Il ne répondit pas et Mari se demanda s’il avait choisi de l’ignorer ou s’il réfléchissait à ce qu’elle venait de dire. Trop fatiguée cependant pour essayer de le tirer de son mutisme, elle concentra ses efforts à poser un pied devant l’autre.

La nuit avançait. Son paquetage semblant s’alourdir à chacun de ses pas, Mari éprouva bientôt une certaine rancœur envers le mage qui, chargé des restes d’eau et de vivres, charriait un poids bien moindre qu’elle. Elle savait pertinemment que son amertume était irrationnelle : nul mécanicien ne confierait ses outils à un mage et les mages étaient aussi réputés pour leur orgueil que les mécaniciens. Elle ne pouvait pas lui demander de porter son barda et il ne s’y abaisserait pas, même si elle le faisait.

Un autre sentiment croissait peu à peu en elle tandis que les étoiles valsaient lentement dans le ciel, reproduisant le ballet joué depuis des temps immémoriaux. Ses dix-huit ans lui permettaient de récupérer relativement rapidement de la fatigue, mais même un corps jeune avait ses limites. Mari sentait ses dernières réserves d’énergie drainées jusqu’à l’épuisement et la nuit continua de s’étirer inlassablement sans qu’aucun signe de vie humaine ne vînt les réconforter. Les cieux étaient clairs, porteurs du froid mordant des nuits dans le désert et annonciateurs d’un jour nouveau où le soleil les frapperait sans merci.

Je vais porter tes affaires, lui proposa Calu.

Mari secoua la tête, sans regarder vers Calu qui marchait à ses côtés. Je peux y arriver.

Tu ne laisses jamais personne t’aider, Mari, la tança Calu. Il avait l’air parfaitement à l’aise, bien que lesté lui aussi d’une veste de mécanicien. Tu étais toujours comme ça quand nous étions apprentis. Tu n’as pas besoin de tout prendre sur tes épaules.

Dans ce cas, pourquoi les gens ne cessent-ils de me demander ce qu’ils doivent faire ? Pourquoi, dès que survient un problème, nombre d’apprentis et de mécaniciens se tournent-ils vers moi ? Je vais mourir ici et je n’ai, moi, personne à qui demander ce que je dois faire.
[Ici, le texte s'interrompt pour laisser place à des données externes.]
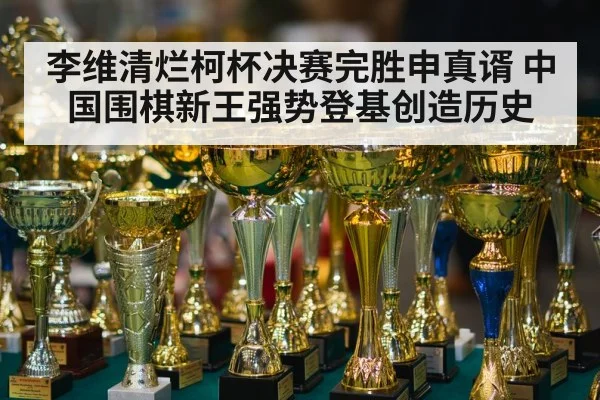 李维清烂柯杯决赛完胜申真谞 中国围棋新王强势登基创造历史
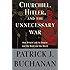 Churchill, Hitler, and "The Unnecessary War": How Britain Lost Its Empire and the West Lost the World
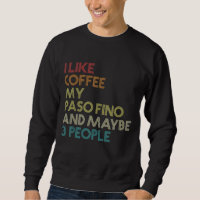 Paso Fino Horse Owner Gift Coffee Lover Quote Vint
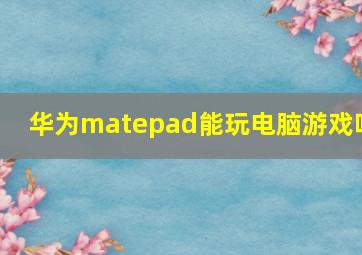 华为matepad能玩电脑游戏吗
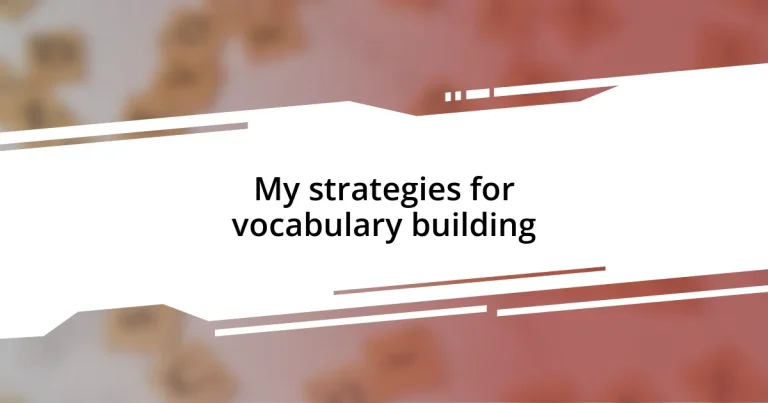 My strategies for vocabulary building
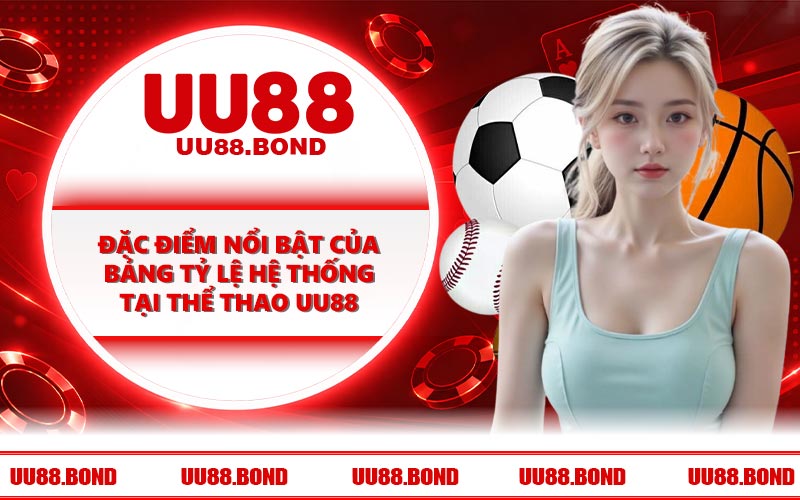 Đặc điểm nổi bật của bảng tỷ lệ hệ thống tại thể thao UU88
Tu as le mage, lâcha Calu, mais tu ne peux pas lui faire confiance.

Je sais ! Nous avons bu une bouteille chacun vers minuit, nous n’en avons plus qu’une, que nous devons partager. Et si le mage m’avait menti ? Et s’il en restait d’autres ? Et s’il avait bu en cachette de notre dernière bouteille ? Et si ce mage avait prévu de me faire marcher à en crever, pour ensuite continuer sa route avec toute cette eau dissimulée jusqu’à atteindre un endroit sûr ?

Mari était sur le point de faire volte-face pour lancer ces accusations à la figure du mage quand elle se reprit. Calu ne marchait pas à ses côtés. Il n’y avait personne. Je commence à délirer.

« Nous ferions mieux de boire un peu, croassa-t-elle.

— C’est probablement nécessaire. » La voix du mage Alain était aussi lasse et sèche qu’elle-même se sentait à cet instant. Il sortit la dernière bouteille de son sac et la lui tendit. « Prends-la. »

Elle but lentement en espérant que le liquide imbiberait les tissus de sa gorge en descendant vers son estomac, mais elle s’arrêta lorsque le récipient fut à moitié vide.

« Tiens. Le reste est pour toi.

— Non. Termine-la. »

Sa suspicion s’emballa de nouveau, puis Mari dévisagea le mage et lorgna vers le paquetage assurément vide où il transportait leurs vivres.

« Tu es dans un aussi sale état que moi. Prends ta part.